The perception of mental health managers of the fundamental rights of persons with mental illness and the situations experienced while exercising these rights has confirmed the precariousness and inefficacy of these individuals’ exercise of their rights. This situation is caused by the absence or limitation of a special legislation regarding fundamental rights of persons with mental illness. Many of the fundamental rights have no regulation for their fruition, which would be crucial to promoting minimum conditions for human dignity in this vulnerable group of the population. On the contrary, persons with mental disabilities are subject to many regulations and can enjoy a wider range of rights, while persons with mental illness are isolated from this special protective framework.

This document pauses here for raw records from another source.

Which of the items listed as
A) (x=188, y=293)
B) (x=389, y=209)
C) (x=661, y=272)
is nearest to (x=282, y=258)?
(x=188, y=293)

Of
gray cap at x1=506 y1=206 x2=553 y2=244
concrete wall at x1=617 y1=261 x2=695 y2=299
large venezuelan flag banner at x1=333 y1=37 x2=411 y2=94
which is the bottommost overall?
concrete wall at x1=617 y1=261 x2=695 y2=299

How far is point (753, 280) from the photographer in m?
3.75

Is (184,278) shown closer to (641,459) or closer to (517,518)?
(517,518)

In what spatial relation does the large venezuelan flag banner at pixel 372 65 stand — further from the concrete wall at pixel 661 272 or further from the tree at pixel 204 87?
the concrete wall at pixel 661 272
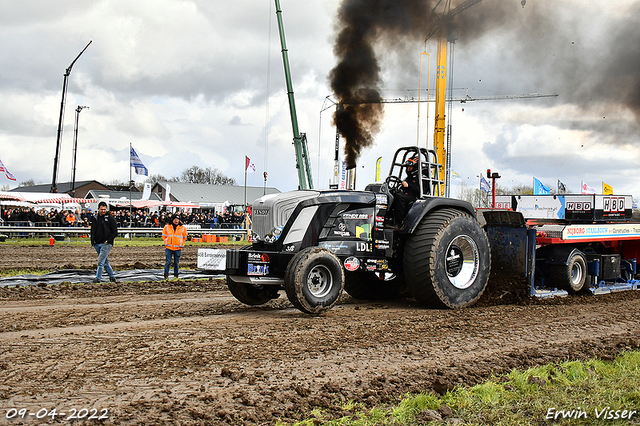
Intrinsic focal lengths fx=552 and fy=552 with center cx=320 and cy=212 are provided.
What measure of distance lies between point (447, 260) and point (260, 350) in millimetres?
3764

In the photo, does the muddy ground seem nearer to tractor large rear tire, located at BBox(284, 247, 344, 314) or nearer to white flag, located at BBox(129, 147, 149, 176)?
tractor large rear tire, located at BBox(284, 247, 344, 314)

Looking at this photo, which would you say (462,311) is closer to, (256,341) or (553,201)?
(256,341)

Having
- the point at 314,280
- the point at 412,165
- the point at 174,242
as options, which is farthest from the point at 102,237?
the point at 412,165

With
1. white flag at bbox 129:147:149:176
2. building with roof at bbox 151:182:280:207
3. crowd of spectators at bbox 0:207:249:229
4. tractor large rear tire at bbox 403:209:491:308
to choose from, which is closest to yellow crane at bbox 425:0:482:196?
tractor large rear tire at bbox 403:209:491:308

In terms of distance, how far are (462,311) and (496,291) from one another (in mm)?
1530

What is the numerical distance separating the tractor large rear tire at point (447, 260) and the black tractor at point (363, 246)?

It is a great challenge regarding the cultural changes in society, political systems (legislative and executive), and the judiciary, as well as the persons with mental illness themselves, who feel stigmatized and discouraged with the repeated discrimination processes. Considering education is a unique strategy for building a culture of human rights, it is imperative to foster educational actions for the advancement of the fundamental rights of persons with mental illness, involving social workers, healthcare and education professionals, legal operators, families, and the persons with mental illness, among others. Social workers are trained professionals interested in improving and enhancing the quality of life of people, including the very vulnerable populations, such as persons with mental illness. Hence, the importance of their roles and responsibilities toward people and the society should be included in any effective mental health improvement. There is a significant need to incorporate human rights perspectives in the day-to-day clinical work of social work professionals. Social work education and training needs to build the capacities of professionals in human rights–based approaches so that social workers are able to recognize and address discrimination and human rights violations in their practice. Furthermore, the legislative is responsible for elaborating the special legislation and including it in general regulations to protect the fundamental rights of persons with mental illness in the Brazilian legal system, in virtue of the already evidenced legislation’s contributions to mental health and to a life with dignity for this group of the population.